— EXERCISE —
Using the text below on Bifidobacterium and resilience to stress, answer these:
(a) For how many consecutive days were the male C57BL/6 mice exposed to a CD1 aggressor mouse?
(b) How many individuals worldwide does depression affect?
(c) What does the gut-microbiota-brain axis consist of?
--- DOCUMENT SECTION ---
Published online 2017 April 3. doi:  10.1038/srep45942
PMCID: PMC5377462

Bifidobacterium in the gut microbiota confer resilience to chronic social defeat stress in mice

Abstract

Accumulating evidence suggests that abnormalities in the composition of the gut microbiota may play a role in the pathogenesis of depression. Although approximately 30% mice are resilient to chronic social defeat stress (CSDS), the role of gut microbiota in this stress resilience is unknown. In this study, male C57BL/6 mice were exposed to a different CD1 aggressor mouse for 10 min on 10 consecutive days. A social interaction test was applied to distinguish between resilient and susceptible mice. Using 16S rRNA analysis, we examined the composition of gut microbiota in feces from control, resilient, and susceptible mice. The marked appearance of Bifidobacterium was detected in the resilient mice, whereas in the control and susceptible mice, Bifidobacterium were below the detection limit. Oral intake of Bifidobacterium significantly increased the number of resilient mice after CSDS compared with vehicle-treated mice. These findings suggest that Bifidobacterium may confer resilience to CSDS. Therefore, supplementation of Bifidobacterium may prevent the onset of depression from stress in humans. In addition, supplementation of Bifidobacterium may prevent or minimize relapse from remission induced by inflammation and/or stress in depressed patients.

Depression is a severe and chronic psychiatric disease affecting 350 million individuals worldwide. Indeed, approximately 1 million individuals commit suicide every year1. Humans display wide physiological variabilities in their response to stressors after exposure to psychological stress2. Several lines of evidence show that resilience is mediated by adaptive changes in several neural circuits, including numerous neurotransmitters and molecular pathways3,4,5. However, the precise underlying mechanisms of stress resilience in psychiatric disorders, such as depression, remain obscure.

The gut-microbiota-brain axis consists of bidirectional communication between the gut and brain6,7. Accumulating evidence suggests that the brain acts on gastrointestinal and immune functions that have inherent assistance in shaping the gut’s microbial composition8,9 and that gut microbes could affect host brain functions by producing and secreting substances consisting of neurotransmitters and metabolites10,11,12. Recent advancements in the alleviation of psychiatric diseases by optimizing the composition of the gut microbiota have attracted attention13,14. Dysbiosis in the gut may be implicated in the development or exacerbation of depression15. Antidepressants have pharmacological properties that exert beneficial effects by improving gut microbiota16,17,18.
--- SOURCE INFORMATION ---
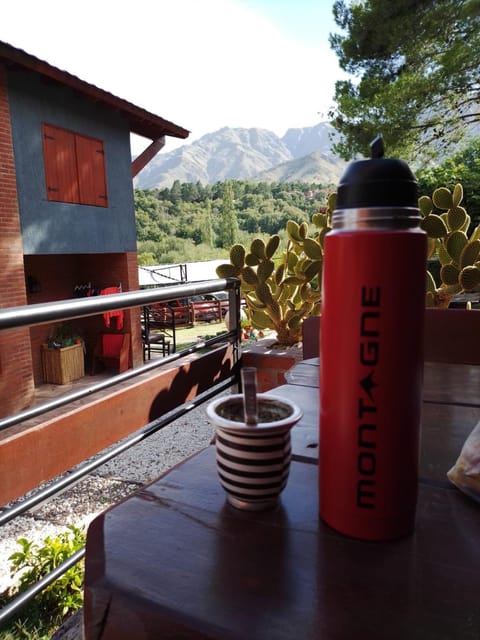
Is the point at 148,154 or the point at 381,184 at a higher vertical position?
the point at 148,154

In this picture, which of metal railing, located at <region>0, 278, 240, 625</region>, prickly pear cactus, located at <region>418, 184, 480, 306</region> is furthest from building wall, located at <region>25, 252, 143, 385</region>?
metal railing, located at <region>0, 278, 240, 625</region>

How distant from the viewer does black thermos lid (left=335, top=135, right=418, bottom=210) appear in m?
0.39

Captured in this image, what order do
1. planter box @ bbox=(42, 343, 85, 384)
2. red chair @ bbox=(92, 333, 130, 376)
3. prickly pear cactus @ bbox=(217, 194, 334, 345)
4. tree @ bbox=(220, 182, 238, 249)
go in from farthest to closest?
tree @ bbox=(220, 182, 238, 249)
red chair @ bbox=(92, 333, 130, 376)
planter box @ bbox=(42, 343, 85, 384)
prickly pear cactus @ bbox=(217, 194, 334, 345)

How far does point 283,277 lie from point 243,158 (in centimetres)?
16038

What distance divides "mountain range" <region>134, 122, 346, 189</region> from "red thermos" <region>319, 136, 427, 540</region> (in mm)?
117240

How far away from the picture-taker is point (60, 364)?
7883 millimetres

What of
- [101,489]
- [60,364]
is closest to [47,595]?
[101,489]

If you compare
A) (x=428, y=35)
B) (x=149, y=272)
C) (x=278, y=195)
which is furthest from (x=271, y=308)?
(x=278, y=195)

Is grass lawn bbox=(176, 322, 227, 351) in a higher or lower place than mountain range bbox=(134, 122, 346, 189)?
lower

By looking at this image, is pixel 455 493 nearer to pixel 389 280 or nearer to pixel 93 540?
pixel 389 280

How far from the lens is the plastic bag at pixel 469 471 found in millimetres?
507

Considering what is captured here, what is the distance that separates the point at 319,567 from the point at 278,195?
2048 inches

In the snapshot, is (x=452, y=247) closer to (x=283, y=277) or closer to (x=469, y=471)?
(x=283, y=277)

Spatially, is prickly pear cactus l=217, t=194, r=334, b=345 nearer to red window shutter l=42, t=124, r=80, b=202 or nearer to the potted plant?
red window shutter l=42, t=124, r=80, b=202
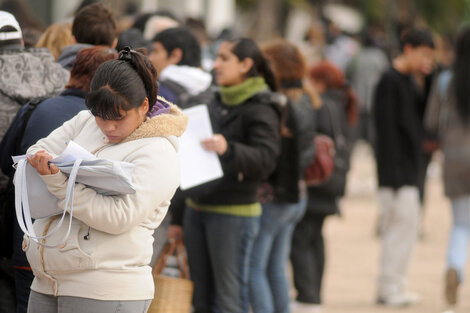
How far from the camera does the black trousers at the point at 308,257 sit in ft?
25.9

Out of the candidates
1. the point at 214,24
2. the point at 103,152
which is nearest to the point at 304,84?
the point at 103,152

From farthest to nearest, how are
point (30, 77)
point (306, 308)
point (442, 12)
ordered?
point (442, 12), point (306, 308), point (30, 77)

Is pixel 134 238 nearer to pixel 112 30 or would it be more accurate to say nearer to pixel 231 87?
pixel 112 30

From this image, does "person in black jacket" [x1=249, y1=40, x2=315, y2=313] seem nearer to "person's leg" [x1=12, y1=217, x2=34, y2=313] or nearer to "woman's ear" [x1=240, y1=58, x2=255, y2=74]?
"woman's ear" [x1=240, y1=58, x2=255, y2=74]

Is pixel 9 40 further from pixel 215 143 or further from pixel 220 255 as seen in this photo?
pixel 220 255

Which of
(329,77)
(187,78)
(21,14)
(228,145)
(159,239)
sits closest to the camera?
(228,145)

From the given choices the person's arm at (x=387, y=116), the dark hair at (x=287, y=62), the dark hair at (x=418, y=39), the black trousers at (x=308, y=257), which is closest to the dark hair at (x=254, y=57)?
the dark hair at (x=287, y=62)

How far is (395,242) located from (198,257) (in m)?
2.72

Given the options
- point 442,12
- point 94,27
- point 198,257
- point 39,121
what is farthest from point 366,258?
point 442,12

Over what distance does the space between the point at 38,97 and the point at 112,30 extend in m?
0.72

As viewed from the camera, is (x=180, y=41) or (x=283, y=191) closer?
(x=180, y=41)

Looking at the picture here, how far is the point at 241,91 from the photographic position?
611 cm

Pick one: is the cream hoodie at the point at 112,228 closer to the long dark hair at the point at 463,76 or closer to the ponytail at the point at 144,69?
---
— WORKED SOLUTION —
(a) 10 consecutive days, for 10 minutes each day.
(b) 350 million individuals.
(c) Bidirectional communication between the gut and the brain.